Recognizing the scant authority addressing challenges to ED conduct during the negotiated rulemaking process, the parties rely on USA Group Loan Service, Inc. v. Riley , 82 F.3d at 714. There, the Seventh Circuit addressed the plaintiffs’ claim that ED had negotiated in bad faith during negotiated rulemaking by promising to abide by the consensus reached during that process and then failing to do so. Riley , 82 F.3d at 714. Noting that the negotiated rulemaking process "simply creates a consultative process in advance of the more formal arms’ length procedure of notice and comment rulemaking," Riley expressed doubt that the statute contained a remedy for bad faith in negotiated rulemaking. Id. ; see also Career Coll. Ass'n v. Duncan, 796 F. Supp. 2d 108, 114 n.1 (D.D.C. 2011), aff'd in part, rev'd in part on other grounds sub nom. Ass'n of Priv. Sector Colls. & Univs. v. Duncan , 681 F.3d 427 (D.C. Cir. 2012) (citing Riley for the proposition that the HEA does not provide an explicit remedy for bad faith in the negotiated rulemaking process); Ctr. for Law & Educ. v. U.S. Dep't of Educ. , 315 F. Supp. 2d 15, 30 n.14 (D.D.C. 2004) (noting Riley ’s statement regarding bad faith in the context of challenge to negotiated rulemaking process) aff'd on other grounds , 396 F.3d 1152 (D.C. 2005). The Seventh Circuit then persuasively stated in dicta that "a refusal to negotiate that really was in bad faith, because the agency was determined to stonewall, might invalidate the rule eventually adopted by the agency," but, mindful of the fact that "[n]egotiated rulemaking does not usually produce a comprehensive administrative record," "[i]f ... the public record discloses no evidence of bad faith on the part of the agency, that should be the end of the inquiry." Id. at 715.
The record does not show that ED engaged in the 2018 Rulemaking in bad faith or treated the process "as an empty formality," as Plaintiff claims. The record shows that ED held negotiated rulemaking sessions with industry and student representatives across multiple days to discuss myriad substantive concerns with the proposed rulemaking and that it did not shut down discussion of the points Plaintiff identifies.
First, as to arbitration and class actions, the negotiated rulemaking sessions included substantive discussion of the merits of regulating arbitration agreements and class action waivers as a top-level agenda item, and ED solicited comments from participants regarding those issues at the outset of the process. The bulk of the discussion of those issues occurred after ED's isolated statement that it was unable to provide "extensive information" due to ongoing litigation and that it was open to alternatives. ED cannot be said to have "stonewalled" discussion on the issues of arbitration and class waivers and its statement regarding litigation around these points does not rise to the level of bad faith. Riley , 82 F.3d at 715.

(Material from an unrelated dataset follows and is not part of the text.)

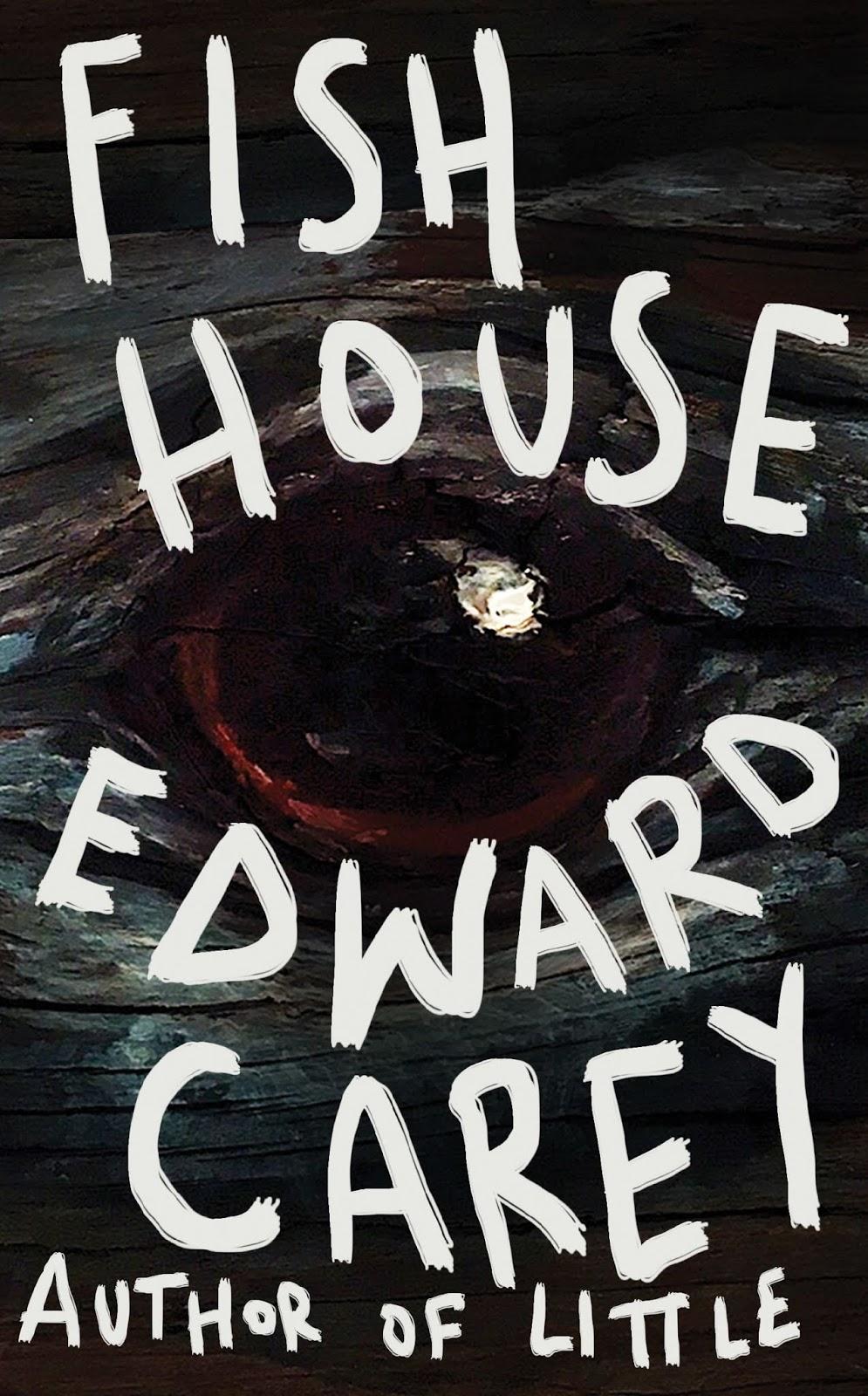 Fish House by Edward Carey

Second, as to ED's statement that items already considered in the rulemaking process for the 2016 Rule had been considered, debated and ruled out for the 2018 Rulemaking, Plaintiff does not identify what substantive points of discussion were foreclosed but instead states that ED refused to allow discussion "of whether or not to repeal the 2016 Rule at all." That ED took the position that the 2016 Rule was not in effect, or that the 1994 Regulations were the operative ruleset for the negotiations, does not establish that ED was "stonewalling" the negotiation process or acting in bad faith. The record shows that ED held a fulsome negotiated rulemaking process, permitting lengthy discussion of the issues raised by the participants and by Plaintiff, and did not "fail[ ] to provide a meaningful opportunity to discuss the need for, and content of, a new rule during the negotiated rulemaking proceedings" as Plaintiff claims. To the extent Plaintiff claims ED refused to discuss repeal of the 2016 Rule to foreclose discussion of arbitration provisions and class action waivers, this argument is unsupported for the reasons set forth supra. Summary judgment is granted to ED on Plaintiff's claim that the 2019 Rule should be invalidated because ED was determined to foreclose meaningful discussion in the negotiated rulemaking process.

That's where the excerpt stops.